The Inference Gateway is a proxy server designed to facilitate access to various language model APIs. It allows users to interact with different language models through a unified interface, simplifying the configuration and the process of sending requests and receiving responses from multiple LLMs, enabling an easy use of Mixture of Experts.

Key Features
Overview
Middleware Control and Bypass Mechanisms
Model Context Protocol (MCP) Integration
Agent-to-Agent (A2A) Integration
Metrics and Observability
Supported API's
Development Environment
Configuration
Examples
SDKs
CLI Tool
License
Contributing
Motivation

Key Features

📜 Open Source: Available under the MIT License.
🚀 Unified API Access: Proxy requests to multiple language model APIs, including OpenAI, Ollama, Groq, Cohere etc.
⚙️ Environment Configuration: Easily configure API keys and URLs through environment variables.
🔧 Tool-use Support: Enable function calling capabilities across supported providers with a unified API.
🌐 MCP Support: Full Model Context Protocol integration - automatically discover and expose tools from MCP servers to LLMs without client-side tool management.
🤝 A2A Support: Agent-to-Agent protocol integration - connect to external A2A-compliant agents and automatically expose their skills as tools.
🌊 Streaming Responses: Stream tokens in real-time as they're generated from language models.
🖥️ Web Interface: Access through a modern web UI for easy interaction and management.
🐳 Docker Support: Use Docker and Docker Compose for easy setup and deployment.
☸️ Kubernetes Support: Ready for deployment in Kubernetes environments.
📊 OpenTelemetry: Monitor and analyze performance.
🛡️ Production Ready: Built with production in mind, with configurable timeouts and TLS support.
🌿 Lightweight: Includes only essential libraries and runtime, resulting in smaller size binary of ~10.8MB.
📉 Minimal Resource Consumption: Designed to consume minimal resources and have a lower footprint.
📚 Documentation: Well documented with examples and guides.
🧪 Tested: Extensively tested with unit tests and integration tests.
🛠️ Maintained: Actively maintained and developed.
📈 Scalable: Easily scalable and can be used in a distributed environment - with HPA in Kubernetes.
🔒 Compliance and Data Privacy: This project does not collect data or analytics, ensuring compliance and data privacy.
🏠 Self-Hosted: Can be self-hosted for complete control over the deployment environment.
⌨️ CLI Tool: Improved command-line interface for managing and interacting with the Inference Gateway

Overview

You can horizontally scale the Inference Gateway to handle multiple requests from clients. The Inference Gateway will forward the requests to the respective provider and return the response to the client.

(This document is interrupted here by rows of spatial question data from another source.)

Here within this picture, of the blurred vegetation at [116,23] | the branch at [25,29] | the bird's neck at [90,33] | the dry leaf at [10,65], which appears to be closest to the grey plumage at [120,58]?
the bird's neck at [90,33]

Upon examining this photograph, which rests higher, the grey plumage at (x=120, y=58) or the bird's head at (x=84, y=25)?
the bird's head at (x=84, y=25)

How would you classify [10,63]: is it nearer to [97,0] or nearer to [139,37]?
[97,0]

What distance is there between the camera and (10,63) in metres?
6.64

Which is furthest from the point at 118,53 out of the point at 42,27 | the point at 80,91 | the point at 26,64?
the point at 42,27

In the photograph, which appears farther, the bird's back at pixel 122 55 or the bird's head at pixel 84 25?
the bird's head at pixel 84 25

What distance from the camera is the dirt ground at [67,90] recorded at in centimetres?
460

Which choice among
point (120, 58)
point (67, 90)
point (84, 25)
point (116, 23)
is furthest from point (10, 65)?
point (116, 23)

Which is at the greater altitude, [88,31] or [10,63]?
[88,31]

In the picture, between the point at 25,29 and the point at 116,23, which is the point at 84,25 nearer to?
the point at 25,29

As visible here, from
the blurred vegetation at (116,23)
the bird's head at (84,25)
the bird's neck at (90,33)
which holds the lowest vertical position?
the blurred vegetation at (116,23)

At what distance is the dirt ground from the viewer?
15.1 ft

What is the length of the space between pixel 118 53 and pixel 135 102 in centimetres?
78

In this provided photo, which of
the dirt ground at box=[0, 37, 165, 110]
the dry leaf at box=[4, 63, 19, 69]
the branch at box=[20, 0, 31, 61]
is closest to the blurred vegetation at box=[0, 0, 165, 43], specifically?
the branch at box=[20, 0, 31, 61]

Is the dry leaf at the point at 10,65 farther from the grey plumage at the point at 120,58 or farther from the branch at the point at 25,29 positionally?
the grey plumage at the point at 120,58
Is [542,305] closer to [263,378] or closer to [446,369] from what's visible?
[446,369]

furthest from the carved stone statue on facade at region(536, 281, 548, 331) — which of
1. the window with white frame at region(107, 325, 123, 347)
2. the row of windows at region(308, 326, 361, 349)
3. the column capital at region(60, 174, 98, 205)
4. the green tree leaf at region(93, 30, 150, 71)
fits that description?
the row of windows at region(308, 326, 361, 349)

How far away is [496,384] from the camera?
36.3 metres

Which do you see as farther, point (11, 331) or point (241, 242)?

Note: Both A2A and MCP middleware components can be easily toggled on/off via environment variables (A2A_ENABLE, MCP_ENABLE) or bypassed per-request using headers (X-A2A-Bypass, X-MCP-Bypass), giving you full control over which capabilities are active.

The following diagram illustrates the flow:

%%{init: {'theme': 'base', 'themeVariables': { 'primaryColor': '#326CE5', 'primaryTextColor': '#fff', 'lineColor': '#5D8AA8', 'secondaryColor': '#006100' }, 'fontFamily': 'Arial', 'flowchart': {'nodeSpacing': 50, 'rankSpacing': 70, 'padding': 15}}}%%


graph TD
    %% Client nodes
    A["👥 Clients / 🤖 Agents"] --> |POST /v1/chat/completions| Auth
    UI["💻 Web UI"] --> |API requests| Auth

    %% Auth node
    Auth["🔒 Optional OIDC"] --> |Auth?| IG1
    Auth --> |Auth?| IG2
    Auth --> |Auth?| IG3

    %% Gateway nodes
    IG1["🖥️ Inference Gateway"] --> P
    IG2["🖥️ Inference Gateway"] --> P
    IG3["🖥️ Inference Gateway"] --> P

    %% Middleware Processing (Sequential) and Direct Routing
    P["🔌 Proxy Gateway"] --> A2A["🤝 A2A Middleware"]
    P --> |"Direct routing bypassing middleware"| Direct["🔌 Direct Providers"]
    A2A --> |"If A2A bypassed or complete"| MCP["🌐 MCP Middleware"]
    MCP --> |"Middleware chain complete"| Providers["🤖 LLM Providers"]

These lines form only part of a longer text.